=== Section Start ===

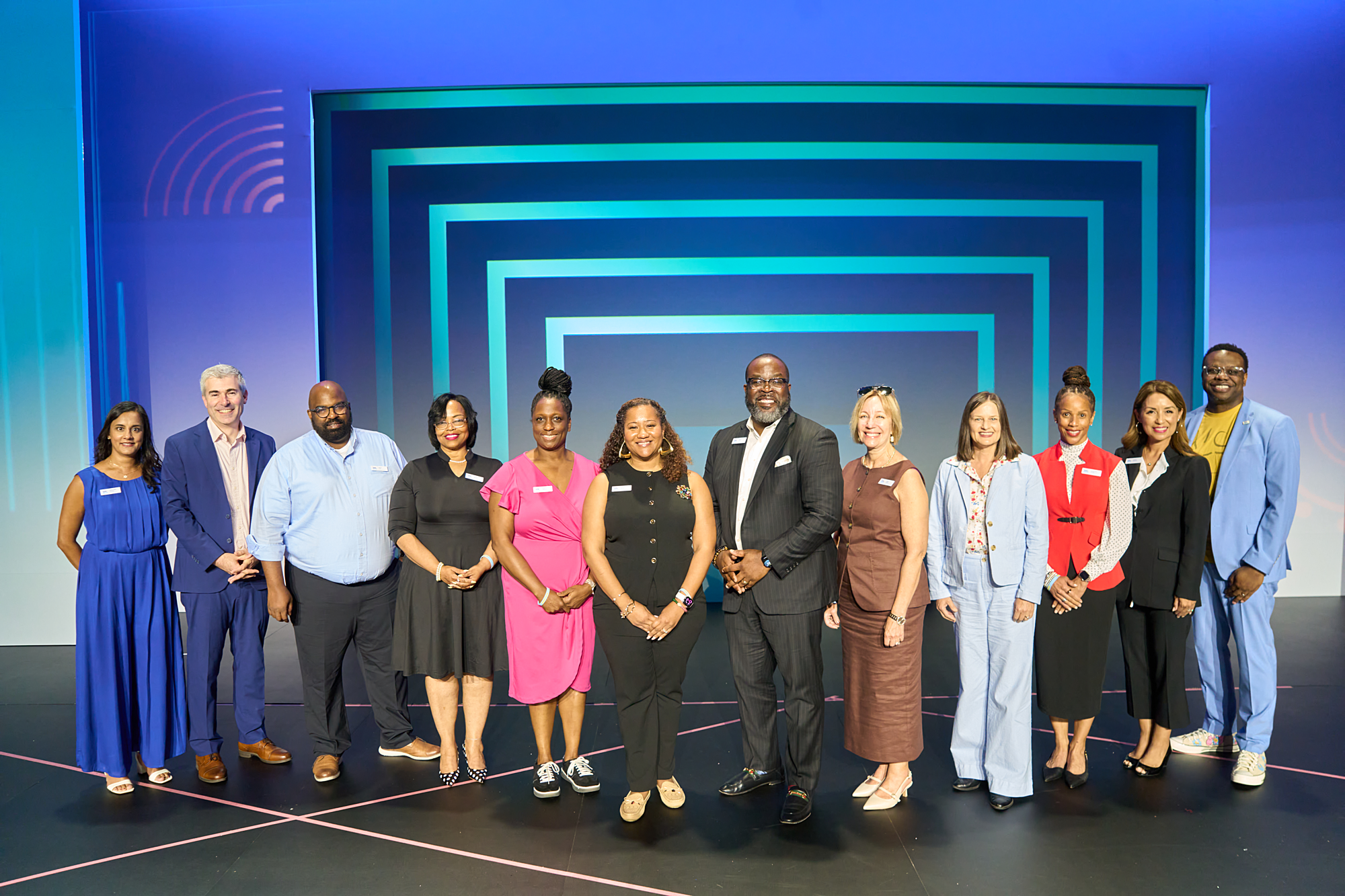 A photograph of a diverse group of adults standing on a stage against a colorful backdrop.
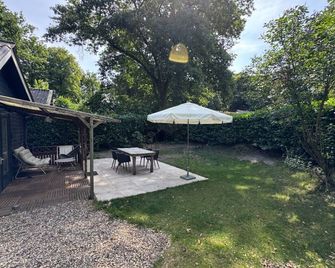 Prachtig huisje met grote tuin op de Veluwe - Vaassen - Binnenhof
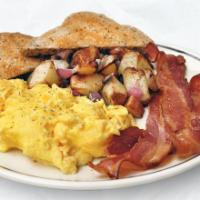 All-American Scrambler · Scrambled eggs with a side of bacon.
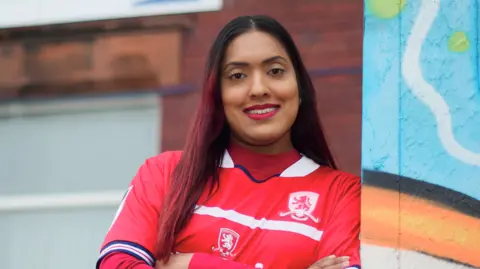 Tom Banks and Paul Thompson Sahida Ditta is leaning against a brightly painted pillar in a red and white Middlesbrough shirt. She has long black hair which has been dyed red towards the ends and has her arms folded. She is smiling broadly.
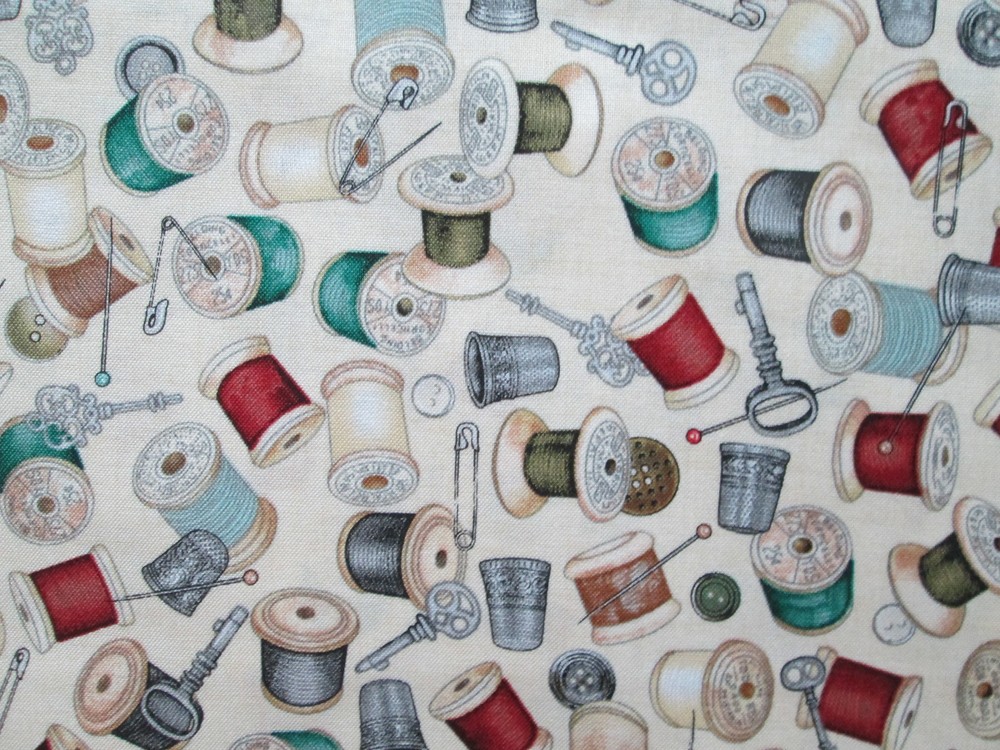 THREAD SPOOLS OF THREAD ON CREAM COTTON FABRIC FQ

=== Section End ===

**PROMPT**
Find the line that contains "Tom Banks and", then write out that line and every line after it through the end of the records, exactly. Leave the pictures out.

**TASK RESPONSE**
 Tom Banks and Paul Thompson Sahida Ditta is leaning against a brightly painted pillar in a red and white Middlesbrough shirt. She has long black hair which has been dyed red towards the ends and has her arms folded. She is smiling broadly.
 THREAD SPOOLS OF THREAD ON CREAM COTTON FABRIC FQ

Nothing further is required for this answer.